You will be held to the standard of care applicable to the type of care you are providing. There is no watered down or special standard of care for telemedicine practice. If you are providing primary or family medicine care you will be held to the standard of care expected of a family medicine physician seeing the patient in person. Licensees should only provide telemedicine care in areas of practice in which they are current and competent. Telemedicine, in some respects, requires even greater knowledge and recent experience than direct in person care. Retired physicians or those who have recent experience only in administrative positions should not undertake telemedicine care without assuring their knowledge base in the areas which they will be providing telemedicine care is current and up-to-date. Failure to conform to the appropriate standard of care may subject the physician to discipline by the Board.
Physicians using telemedicine to provide care to patients located in North Carolina must provide an appropriate examination prior to diagnosing or treating the patient.
Obviously, the examination will not be exactly the same as an exam conducted in person. However, the examination must be substantially equivalent to one that would be conducted in person and allow the practitioner to gather all needed information to reach a diagnosis and prescribe properly. This is particularly true for telemedicine providers of direct to consumer (DTC) medication prescribing.
Physicians using telemedicine should have some means of verifying that the person seeking treatment is in fact who they claim to be.
In some cases the Board is aware of telemedicine practitioners who have prescribed in the name of one person knowing the medication is actually intended for someone else. For example, it is not appropriate to prescribe antibiotics to a wife who does a telemedicine consultation on behalf of her husband.
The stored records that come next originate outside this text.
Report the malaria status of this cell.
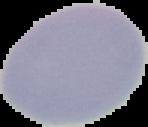
Uninfected.

Image is 148×127 pixels. From a thin blood film. Cell region segmented out of the field of view; the surrounding area is masked to black.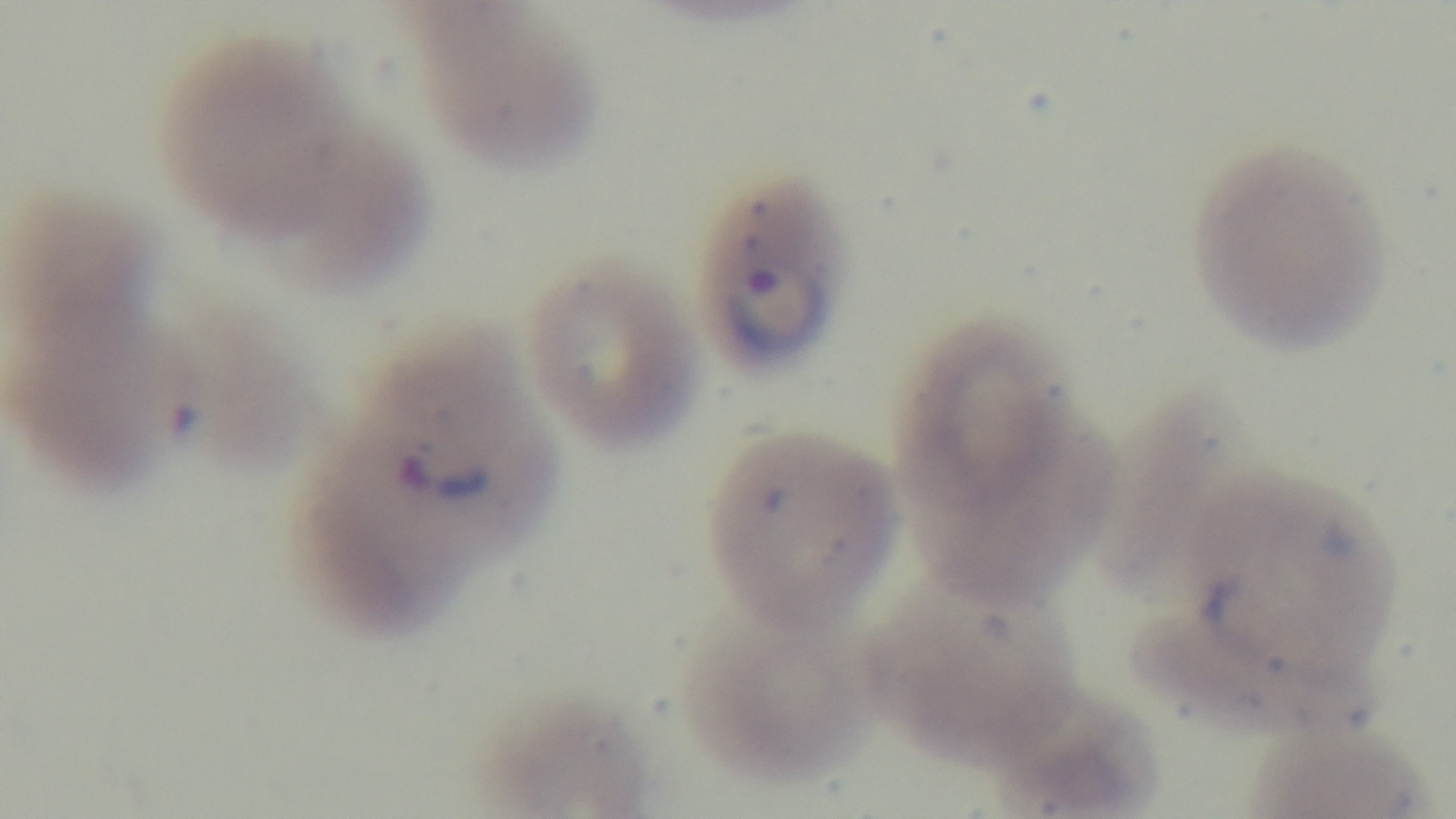
Preparation: thin smear. Giemsa-stained. Oil-immersion objective, 100x. Photomicrograph. One field from the slide. Captured with a mounted 4K digital camera. Malaria status: infected.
Licensees using telemedicine must ensure the availability of appropriate follow-up care and maintain a complete medical record.
Records must be available to the patient and to other treating health care providers. If there is a pharmacist question about your prescription you, or a backup physician, should be readily available. Telemedicine providers should also make themselves aware of how the medical records are maintained and how they are transmitted when a request is made.
Understand and be aware of what is going on behind the scenes.
The Board recently investigated a physician who was unaware his prescriptions were being altered and then routed to a compounding pharmacy associated with the telemedicine service, and that patients were being charged exorbitant fees upon filling the prescriptions.
Prescribing controlled substances by means of telemedicine is a high risk activity.
Be thoroughly aware of current Federal regulations regarding control substance prescribing and seek guidance from the DEA before undertaking telemedicine prescribing of controlled substances. Licensees prescribing controlled substances by means of telemedicine are expected to participate in, and properly use, the North Carolina PDMP (Controlled Substances Reporting System). Prescribing of opioids for the treatment of chronic pain exclusively by means of telemedicine is inadvisable and should be avoided.